Puis je souris … Une contrainte ? Un rituel, plutôt, où chacun prend l’initiative d’une attention à l’autre, le caresse, le masse, le prépare ; un signal aussi, qui donne une sorte d’accord implicite ; une promesse de plaisirs, et là, immédiatement, ça devient chaud …
Mais aussi une retenue, pour moi. Il ne me restait plus que cette protection, cette distance pour résister, face à l’ogre Adrien. Mais j’ai désormais compris que ma place à ses côtés n’est ni illégitime, ni une facilité née d’un enchaînement de circonstances mais bien SON choix.
Il n’empêche, ce test nous accorde une liberté supplémentaire … et ouvre à des sensations différentes, j’en frémis par avance en refusant de me les représenter trop précisément pour mieux me laisser emporter par elles … Dès ce soir …
Mais il nous leste également d’une responsabilité supplémentaire, celle d’une loyauté sans faille qui fonde notre confiance réciproque. Adrien est « mon amoureux » ai-je dit à ma mère. Et il écoutait, LUI, le magnifique …
J’ai déjà mon portable à la main pour lui envoyer un texto mais mes pouces suspendent leurs tapotements. Je suis incertain, j’ai à la fois l’envie de proclamer, de célébrer haut et fort … et celle de n’y accorder pas plus d’importance qu’à un geste quotidien. « Tiens, G résultat second test VIH : négatif » Voilà, c’est juste un fait, une info.

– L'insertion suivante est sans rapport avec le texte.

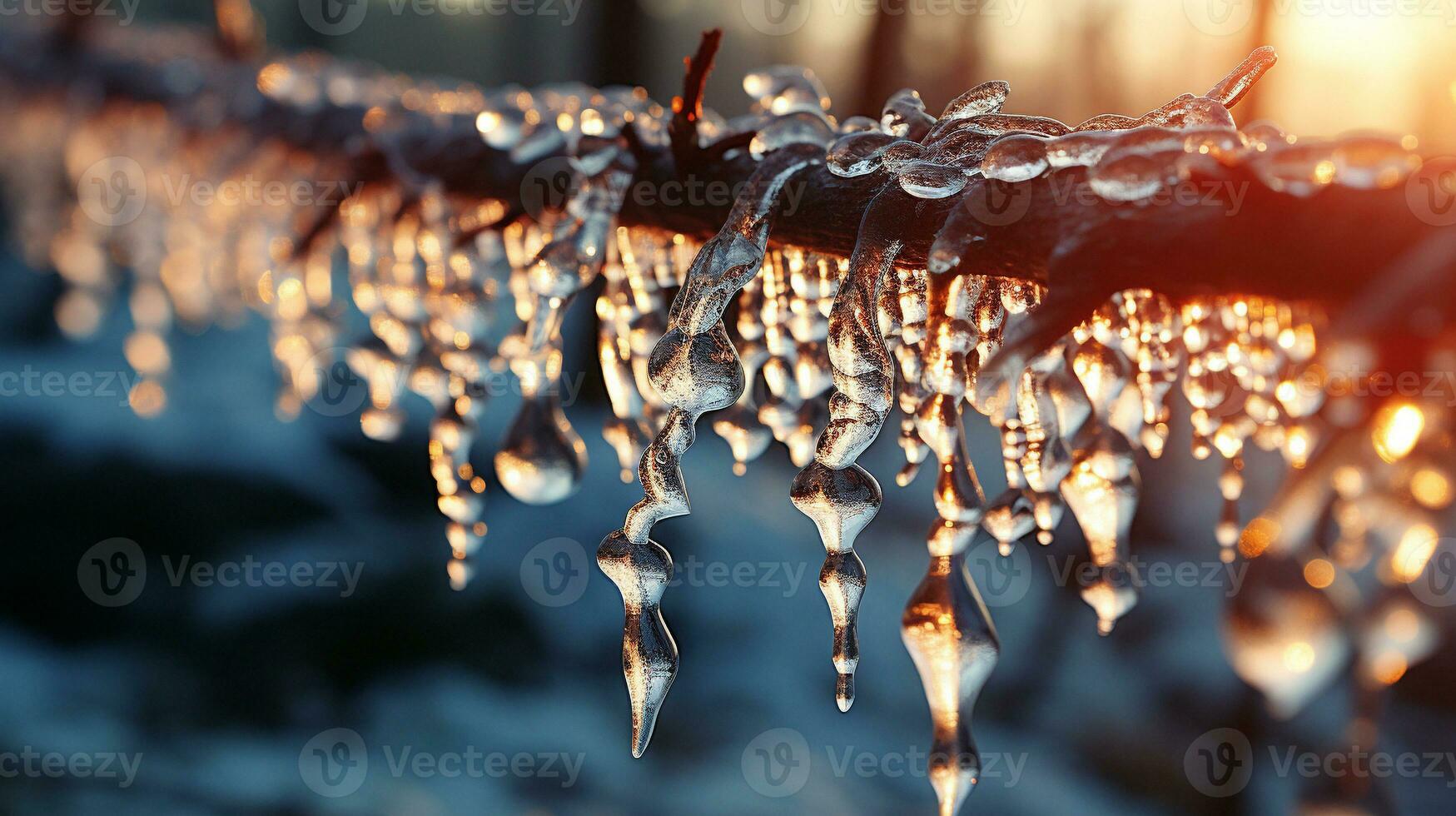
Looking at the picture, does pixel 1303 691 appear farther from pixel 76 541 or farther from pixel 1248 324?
pixel 76 541

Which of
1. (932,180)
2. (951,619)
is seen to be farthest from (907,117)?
(951,619)

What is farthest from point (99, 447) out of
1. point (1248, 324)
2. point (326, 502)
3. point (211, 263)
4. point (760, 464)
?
point (1248, 324)

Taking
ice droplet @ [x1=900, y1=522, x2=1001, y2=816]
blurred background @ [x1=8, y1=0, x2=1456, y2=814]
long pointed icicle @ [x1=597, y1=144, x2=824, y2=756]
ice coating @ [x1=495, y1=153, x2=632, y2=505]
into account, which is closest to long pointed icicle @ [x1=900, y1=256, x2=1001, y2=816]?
ice droplet @ [x1=900, y1=522, x2=1001, y2=816]

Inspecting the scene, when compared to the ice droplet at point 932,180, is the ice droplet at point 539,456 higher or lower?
lower

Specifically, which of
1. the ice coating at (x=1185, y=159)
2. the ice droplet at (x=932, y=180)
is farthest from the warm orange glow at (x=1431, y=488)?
the ice droplet at (x=932, y=180)

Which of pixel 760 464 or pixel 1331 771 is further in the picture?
pixel 760 464

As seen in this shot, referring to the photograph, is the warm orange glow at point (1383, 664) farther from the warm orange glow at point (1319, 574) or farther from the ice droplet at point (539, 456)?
the ice droplet at point (539, 456)

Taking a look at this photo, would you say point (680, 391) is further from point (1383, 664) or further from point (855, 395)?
point (1383, 664)
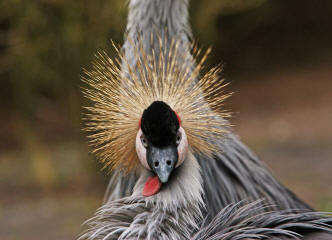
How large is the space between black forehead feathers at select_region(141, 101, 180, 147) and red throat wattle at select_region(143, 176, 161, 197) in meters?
0.15

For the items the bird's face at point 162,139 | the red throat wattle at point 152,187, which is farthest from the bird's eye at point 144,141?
the red throat wattle at point 152,187

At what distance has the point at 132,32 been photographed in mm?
2111

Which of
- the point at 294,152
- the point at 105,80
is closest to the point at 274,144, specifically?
the point at 294,152

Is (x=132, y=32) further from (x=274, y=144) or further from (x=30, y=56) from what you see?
(x=274, y=144)

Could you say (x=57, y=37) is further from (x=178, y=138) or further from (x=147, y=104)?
(x=178, y=138)

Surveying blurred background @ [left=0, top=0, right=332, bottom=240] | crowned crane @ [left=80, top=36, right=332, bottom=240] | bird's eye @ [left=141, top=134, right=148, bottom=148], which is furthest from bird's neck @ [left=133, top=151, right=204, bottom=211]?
blurred background @ [left=0, top=0, right=332, bottom=240]

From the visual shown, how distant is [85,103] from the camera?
390 centimetres

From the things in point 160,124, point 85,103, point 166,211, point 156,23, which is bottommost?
point 166,211

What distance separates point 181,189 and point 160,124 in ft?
0.71

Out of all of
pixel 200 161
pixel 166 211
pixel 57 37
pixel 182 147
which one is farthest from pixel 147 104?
pixel 57 37

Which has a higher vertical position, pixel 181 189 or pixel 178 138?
pixel 178 138

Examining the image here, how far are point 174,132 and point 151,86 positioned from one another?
23 centimetres

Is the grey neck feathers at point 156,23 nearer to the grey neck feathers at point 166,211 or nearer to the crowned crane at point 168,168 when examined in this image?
the crowned crane at point 168,168

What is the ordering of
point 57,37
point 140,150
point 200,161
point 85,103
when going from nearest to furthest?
point 140,150 → point 200,161 → point 85,103 → point 57,37
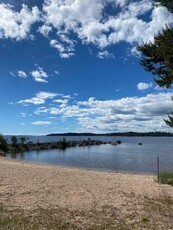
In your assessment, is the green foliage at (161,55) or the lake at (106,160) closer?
the green foliage at (161,55)

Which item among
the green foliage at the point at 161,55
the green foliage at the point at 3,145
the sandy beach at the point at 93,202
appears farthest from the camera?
the green foliage at the point at 3,145

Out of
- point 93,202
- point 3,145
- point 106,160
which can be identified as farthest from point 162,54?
point 3,145

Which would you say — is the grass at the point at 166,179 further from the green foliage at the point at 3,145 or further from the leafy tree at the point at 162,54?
the green foliage at the point at 3,145

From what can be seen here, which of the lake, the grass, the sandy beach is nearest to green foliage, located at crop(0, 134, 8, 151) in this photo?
the lake

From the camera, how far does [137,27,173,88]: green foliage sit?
1400 centimetres

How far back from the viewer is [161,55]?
48.4 feet

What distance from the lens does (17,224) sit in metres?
8.09

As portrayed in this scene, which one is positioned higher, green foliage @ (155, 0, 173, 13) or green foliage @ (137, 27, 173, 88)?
green foliage @ (155, 0, 173, 13)

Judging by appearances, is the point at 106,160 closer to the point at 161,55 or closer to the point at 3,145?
the point at 3,145

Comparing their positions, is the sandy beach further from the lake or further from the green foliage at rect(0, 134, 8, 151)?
the green foliage at rect(0, 134, 8, 151)

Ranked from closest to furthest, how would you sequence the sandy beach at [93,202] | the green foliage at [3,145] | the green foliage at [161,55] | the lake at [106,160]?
the sandy beach at [93,202], the green foliage at [161,55], the lake at [106,160], the green foliage at [3,145]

J’ajoute « à ce soir »
Et ce soir-là, douché et assis, en peignoir, dans le canapé, j’attends de le retrouver, comme tous les soirs, maintenant. Je ris intérieurement : en matière de sexe, je suis passé du régime de disette d’un chasseur cueilleur qui tire soudain profit d’aléatoires opportunités d’abondance, plus ou moins favorables d’ailleurs, à celui, plus régulier et équilibré d’un cultivateur sédentaire : j’ai un mec et je vis avec lui.
J’entends la porte s’ouvrir et, les moindres bruits, désormais identifiés, me permettent de suivre son rituel : il range ses chaussures, dénoue sa cravate dans un glissement soyeux, quitte son costume qu’il défroisse et va se doucher … Je souris de cette présence vite devenue familière dans laquelle je déboule, que je bouscule, où je m’installe.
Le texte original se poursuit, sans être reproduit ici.